DETALHES DO EXERCÍCIO
No trecho sobre o acordo de não persecução penal, identifique todas as instituições cuja posição favorável ao ANPP nos crimes culposos violentos é mencionada, por favor.

TRECHO APRESENTADO
Todavia, os crimes culposos violentos são aqueles em que não há dolo pelo agente, ou seja, a violência não está consistente na conduta em si, mas no resultado infracional.
Daí o termo “crime culposo violento”. A violência, nestes casos, decorre da inobservância do dever de cuidado e por isso há menor grau de reprovabilidade da conduta pelo Estado.
Por tais razões, sendo distintos os efeitos dos crimes dolosos e culposos, nos casos de crimes culposos violentos é possível o acordo de não persecução penal (ANPP).
O art. 28-A, do CPP, em que pese não especificar acerca dos crimes culposos e dolosos, deve ser aplicado de acordo com o caso concreto, quando em análise dos requisitos objetivos e subjetivos determinantes para a formalização do ANPP. E não deve ser diferente dos crimes culposos violentos.
Inclusive, neste sentido foi o posicionamento do Ministério Público do Paraná em parecer, no ano de 2020:
“Em relação à natureza da infração penal (contravenção ou crime) sem violência ou grave ameaça, oportuno esclarecer que ela deve ter sido praticada imbuída de dolo. Admite-se a celebração do acordo na hipótese de eventual crime culposo com resultado violento, pois a conduta típica consiste na violação de um dever de cuidado objetivo, cujo resultado é involuntário e não desejado pelo agente. Essa, aliás, é a posição do Conselho Nacional de Procuradores-Gerais dos Ministérios Públicos (CNPG) e do Grupo Nacional de Coordenadores de Centro de Apoio Criminal (GNCCRIM). (MANDARINO, Renan Posella; SANTIN, Valter Foleto. A atuação do ministério o público ante a expansão da justiça penal negociada no pacote anticrime”.
Dessa maneira, é cabível o ANPP aos casos de crimes culposos violentos.
Crimes militares
Há debates entre juristas criminalistas sobre a possibilidade da formalização do ANPP na justiça militar, tendo em vista que se trata de justiça especializada, podendo ser equiparada aos juizados especiais, estes que não permitem a feitura do ANPP.
Todavia, o entendimento majoritário e aprovado pela jurisprudência é de que é admitido também na justiça militar a formalização dos acordos de não persecução penal, desde que os requisitos previstos no Código de Processo Penal estejam presentes.
Crimes contra a Lei de Drogas
Os crimes contra a lei de drogas são aqueles que não só configuram o tráfico de entorpecentes, como também consistem na conduta de guardar, utilizar, manter em posse as drogas para uso próprio, além de outras condutas.

MATERIAL FORNECIDO
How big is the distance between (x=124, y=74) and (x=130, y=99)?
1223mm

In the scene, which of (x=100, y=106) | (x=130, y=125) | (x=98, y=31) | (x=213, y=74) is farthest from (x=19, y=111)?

RESOLUÇÃO DO EXERCÍCIO
- Ministério Público do Paraná
- Conselho Nacional de Procuradores-Gerais dos Ministérios Públicos (CNPG)
- Grupo Nacional de Coordenadores de Centro de Apoio Criminal (GNCCRIM)